Em quem podemos confiar quando as estimativas mudam tão drasticamente? Devemos acreditar nas evidências empíricas dos médicos; ou nos governos e membros da indústria apoiados por campanhas de relações públicas? Tão politico se tornou o campo da energia nuclear que agora você pode pegar os números que quiser, desacreditar os oponentes, e ignorar qualquer coisa que você não goste. A verdade é que talvez nunca saibamos a verdade sobre Chernobil pois os dados foram perdidos, milhares de pessoas de 24 países que ajudaram na limpeza do local se dispersaram através da gigante ex-União Soviética, e muitos morreram.

Fukushima não é Chernobil, mas é potencialmente pior.
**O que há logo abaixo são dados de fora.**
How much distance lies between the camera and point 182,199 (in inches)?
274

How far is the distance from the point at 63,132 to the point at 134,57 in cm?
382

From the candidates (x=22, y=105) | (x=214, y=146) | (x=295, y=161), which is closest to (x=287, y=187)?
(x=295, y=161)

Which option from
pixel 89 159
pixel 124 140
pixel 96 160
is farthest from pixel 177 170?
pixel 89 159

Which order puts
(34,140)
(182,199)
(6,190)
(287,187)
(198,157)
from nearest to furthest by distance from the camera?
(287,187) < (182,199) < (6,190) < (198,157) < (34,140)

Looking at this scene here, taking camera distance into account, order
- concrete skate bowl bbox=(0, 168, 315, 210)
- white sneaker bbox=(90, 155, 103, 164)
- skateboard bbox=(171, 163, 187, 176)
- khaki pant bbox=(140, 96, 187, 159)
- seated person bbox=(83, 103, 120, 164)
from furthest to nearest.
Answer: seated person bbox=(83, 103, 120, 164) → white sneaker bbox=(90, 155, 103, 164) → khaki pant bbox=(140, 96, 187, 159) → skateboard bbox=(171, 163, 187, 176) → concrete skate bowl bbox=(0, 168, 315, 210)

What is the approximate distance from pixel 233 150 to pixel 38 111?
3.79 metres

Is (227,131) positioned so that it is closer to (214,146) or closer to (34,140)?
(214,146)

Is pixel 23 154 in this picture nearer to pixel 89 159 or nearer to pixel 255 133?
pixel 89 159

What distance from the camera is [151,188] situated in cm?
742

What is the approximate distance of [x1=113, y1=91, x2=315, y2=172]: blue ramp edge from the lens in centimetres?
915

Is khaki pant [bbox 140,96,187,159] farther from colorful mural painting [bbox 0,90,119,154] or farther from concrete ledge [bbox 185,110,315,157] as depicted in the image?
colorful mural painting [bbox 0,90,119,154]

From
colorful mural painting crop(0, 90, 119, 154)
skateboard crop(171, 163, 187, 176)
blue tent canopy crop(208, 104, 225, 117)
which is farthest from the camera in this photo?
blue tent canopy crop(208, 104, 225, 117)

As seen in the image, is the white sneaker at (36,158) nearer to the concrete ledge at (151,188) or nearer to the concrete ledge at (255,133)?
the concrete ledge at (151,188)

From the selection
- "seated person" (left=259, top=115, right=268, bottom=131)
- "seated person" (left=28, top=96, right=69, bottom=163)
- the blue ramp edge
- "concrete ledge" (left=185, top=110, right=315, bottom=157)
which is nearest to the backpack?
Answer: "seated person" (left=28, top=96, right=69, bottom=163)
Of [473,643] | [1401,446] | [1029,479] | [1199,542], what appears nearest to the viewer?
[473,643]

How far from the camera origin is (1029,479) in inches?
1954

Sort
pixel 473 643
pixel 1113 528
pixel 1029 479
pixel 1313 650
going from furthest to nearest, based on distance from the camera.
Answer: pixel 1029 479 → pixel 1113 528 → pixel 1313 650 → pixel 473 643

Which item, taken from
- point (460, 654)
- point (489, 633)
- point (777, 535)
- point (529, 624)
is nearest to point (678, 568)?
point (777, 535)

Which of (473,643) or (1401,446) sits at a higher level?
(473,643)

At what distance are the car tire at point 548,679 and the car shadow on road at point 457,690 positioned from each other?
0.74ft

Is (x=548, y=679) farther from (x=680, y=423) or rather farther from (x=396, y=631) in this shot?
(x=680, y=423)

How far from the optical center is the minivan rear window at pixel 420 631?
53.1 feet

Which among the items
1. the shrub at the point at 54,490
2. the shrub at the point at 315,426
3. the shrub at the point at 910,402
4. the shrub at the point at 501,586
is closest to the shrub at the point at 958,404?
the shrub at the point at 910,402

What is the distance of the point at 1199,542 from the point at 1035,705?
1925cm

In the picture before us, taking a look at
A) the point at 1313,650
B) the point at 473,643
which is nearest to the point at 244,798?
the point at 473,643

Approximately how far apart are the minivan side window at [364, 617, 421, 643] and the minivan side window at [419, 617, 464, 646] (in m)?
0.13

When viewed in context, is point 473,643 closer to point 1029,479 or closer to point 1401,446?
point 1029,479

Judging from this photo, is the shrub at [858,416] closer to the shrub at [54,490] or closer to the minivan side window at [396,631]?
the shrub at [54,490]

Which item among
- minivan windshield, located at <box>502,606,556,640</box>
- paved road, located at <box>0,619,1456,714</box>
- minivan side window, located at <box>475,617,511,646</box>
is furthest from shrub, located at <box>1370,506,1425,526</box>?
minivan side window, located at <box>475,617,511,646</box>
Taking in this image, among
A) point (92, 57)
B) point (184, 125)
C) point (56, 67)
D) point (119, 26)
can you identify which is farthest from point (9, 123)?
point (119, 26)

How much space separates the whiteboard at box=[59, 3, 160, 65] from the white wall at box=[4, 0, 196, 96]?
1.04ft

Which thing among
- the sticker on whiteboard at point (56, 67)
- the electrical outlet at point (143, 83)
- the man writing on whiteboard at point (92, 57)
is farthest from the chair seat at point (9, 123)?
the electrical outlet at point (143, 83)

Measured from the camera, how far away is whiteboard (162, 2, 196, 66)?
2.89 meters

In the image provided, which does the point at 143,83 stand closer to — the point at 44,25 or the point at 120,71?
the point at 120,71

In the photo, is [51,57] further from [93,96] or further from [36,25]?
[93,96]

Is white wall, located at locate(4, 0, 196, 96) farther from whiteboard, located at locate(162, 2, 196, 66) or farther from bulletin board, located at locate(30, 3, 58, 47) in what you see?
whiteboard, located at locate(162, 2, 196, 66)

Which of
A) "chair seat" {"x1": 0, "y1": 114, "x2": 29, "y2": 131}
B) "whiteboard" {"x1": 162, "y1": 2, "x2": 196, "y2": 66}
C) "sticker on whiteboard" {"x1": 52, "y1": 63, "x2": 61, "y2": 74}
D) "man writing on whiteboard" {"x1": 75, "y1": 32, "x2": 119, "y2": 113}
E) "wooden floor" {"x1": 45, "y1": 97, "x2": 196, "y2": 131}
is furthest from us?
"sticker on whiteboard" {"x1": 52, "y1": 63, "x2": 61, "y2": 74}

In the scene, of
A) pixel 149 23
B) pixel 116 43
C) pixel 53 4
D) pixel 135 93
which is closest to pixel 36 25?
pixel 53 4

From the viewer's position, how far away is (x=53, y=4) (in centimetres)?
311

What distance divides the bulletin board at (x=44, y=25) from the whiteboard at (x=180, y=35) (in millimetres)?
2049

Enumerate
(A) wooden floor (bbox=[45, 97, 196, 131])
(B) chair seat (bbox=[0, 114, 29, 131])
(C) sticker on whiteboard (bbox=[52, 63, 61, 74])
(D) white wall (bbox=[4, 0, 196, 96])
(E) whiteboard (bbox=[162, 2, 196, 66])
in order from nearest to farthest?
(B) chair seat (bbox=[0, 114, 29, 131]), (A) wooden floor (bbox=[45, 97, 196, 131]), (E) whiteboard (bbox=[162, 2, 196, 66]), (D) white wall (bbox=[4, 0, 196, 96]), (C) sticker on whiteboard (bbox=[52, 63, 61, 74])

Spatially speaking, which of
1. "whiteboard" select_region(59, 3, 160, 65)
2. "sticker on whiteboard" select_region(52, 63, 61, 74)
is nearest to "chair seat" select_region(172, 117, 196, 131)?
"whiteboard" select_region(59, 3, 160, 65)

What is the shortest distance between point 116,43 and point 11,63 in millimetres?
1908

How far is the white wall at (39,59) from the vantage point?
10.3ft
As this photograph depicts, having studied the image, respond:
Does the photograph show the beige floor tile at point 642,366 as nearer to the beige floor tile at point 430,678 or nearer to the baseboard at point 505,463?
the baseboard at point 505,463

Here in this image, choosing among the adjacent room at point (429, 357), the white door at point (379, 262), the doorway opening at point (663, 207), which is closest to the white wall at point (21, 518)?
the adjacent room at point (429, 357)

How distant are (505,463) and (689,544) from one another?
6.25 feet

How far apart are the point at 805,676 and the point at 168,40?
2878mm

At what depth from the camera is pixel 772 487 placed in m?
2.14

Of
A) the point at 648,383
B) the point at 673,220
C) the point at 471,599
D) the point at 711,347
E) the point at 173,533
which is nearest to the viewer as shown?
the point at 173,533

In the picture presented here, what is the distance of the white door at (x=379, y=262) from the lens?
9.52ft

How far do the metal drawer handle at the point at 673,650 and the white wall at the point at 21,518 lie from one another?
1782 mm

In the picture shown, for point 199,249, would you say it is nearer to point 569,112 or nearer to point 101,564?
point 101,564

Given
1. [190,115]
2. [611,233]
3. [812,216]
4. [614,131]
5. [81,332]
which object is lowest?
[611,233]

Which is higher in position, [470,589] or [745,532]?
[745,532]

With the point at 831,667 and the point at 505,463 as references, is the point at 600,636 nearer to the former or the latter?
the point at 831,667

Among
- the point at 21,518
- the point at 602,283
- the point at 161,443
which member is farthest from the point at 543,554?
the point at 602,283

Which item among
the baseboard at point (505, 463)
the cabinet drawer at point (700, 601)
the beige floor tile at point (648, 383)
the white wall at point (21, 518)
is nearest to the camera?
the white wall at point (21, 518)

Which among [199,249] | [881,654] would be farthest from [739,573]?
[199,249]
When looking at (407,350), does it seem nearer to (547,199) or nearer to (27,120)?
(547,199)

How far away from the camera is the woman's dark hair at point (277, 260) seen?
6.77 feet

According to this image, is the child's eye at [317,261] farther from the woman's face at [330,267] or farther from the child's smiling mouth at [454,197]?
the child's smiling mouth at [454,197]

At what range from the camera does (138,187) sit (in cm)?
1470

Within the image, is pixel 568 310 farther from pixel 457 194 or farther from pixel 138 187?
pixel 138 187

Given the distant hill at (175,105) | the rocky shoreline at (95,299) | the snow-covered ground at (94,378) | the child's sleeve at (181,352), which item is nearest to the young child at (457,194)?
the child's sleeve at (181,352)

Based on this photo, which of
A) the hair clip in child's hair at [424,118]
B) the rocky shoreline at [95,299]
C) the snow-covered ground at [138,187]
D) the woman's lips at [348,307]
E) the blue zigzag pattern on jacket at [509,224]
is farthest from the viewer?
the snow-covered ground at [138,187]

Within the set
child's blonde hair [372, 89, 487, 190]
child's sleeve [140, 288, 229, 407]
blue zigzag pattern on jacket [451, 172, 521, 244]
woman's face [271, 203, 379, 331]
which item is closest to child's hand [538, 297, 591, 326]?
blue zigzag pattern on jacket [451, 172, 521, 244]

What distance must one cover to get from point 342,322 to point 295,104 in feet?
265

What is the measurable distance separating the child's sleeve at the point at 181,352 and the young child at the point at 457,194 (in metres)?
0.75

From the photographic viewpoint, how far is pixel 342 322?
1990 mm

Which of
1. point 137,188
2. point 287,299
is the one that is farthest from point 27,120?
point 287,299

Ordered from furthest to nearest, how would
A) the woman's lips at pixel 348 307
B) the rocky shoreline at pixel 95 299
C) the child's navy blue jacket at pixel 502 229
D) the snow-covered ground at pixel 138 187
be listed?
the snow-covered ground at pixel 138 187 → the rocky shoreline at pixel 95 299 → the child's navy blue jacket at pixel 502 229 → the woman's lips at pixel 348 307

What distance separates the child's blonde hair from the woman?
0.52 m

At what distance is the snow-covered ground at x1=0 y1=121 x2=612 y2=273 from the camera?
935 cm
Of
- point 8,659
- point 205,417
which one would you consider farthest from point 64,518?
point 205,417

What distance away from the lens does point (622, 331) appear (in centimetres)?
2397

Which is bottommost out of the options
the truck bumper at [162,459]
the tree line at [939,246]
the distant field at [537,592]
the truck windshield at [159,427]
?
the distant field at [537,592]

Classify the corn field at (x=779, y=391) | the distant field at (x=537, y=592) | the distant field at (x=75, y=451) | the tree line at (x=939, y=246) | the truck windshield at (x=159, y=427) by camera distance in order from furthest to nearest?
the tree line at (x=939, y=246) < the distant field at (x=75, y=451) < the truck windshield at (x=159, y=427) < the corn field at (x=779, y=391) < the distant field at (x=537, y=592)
Uma catástrofe de múltiplos reatores acontecendo a 240 quilômetros de uma metrópole de 30 milhões de habitantes. Se acontecesse em Sellafield (nota do tradutor – uma das principais usinas nucleares inglesas, a 400 quilômetros a noroeste de Londres), haveria pânico nas principais cidades britânicas. Ainda não sabemos o resultado final mas ouvir de especialistas que a radioatividade não é nada sério, ou que esse acidente prova que precisamos de energia nuclear, não é nada menos de trágico.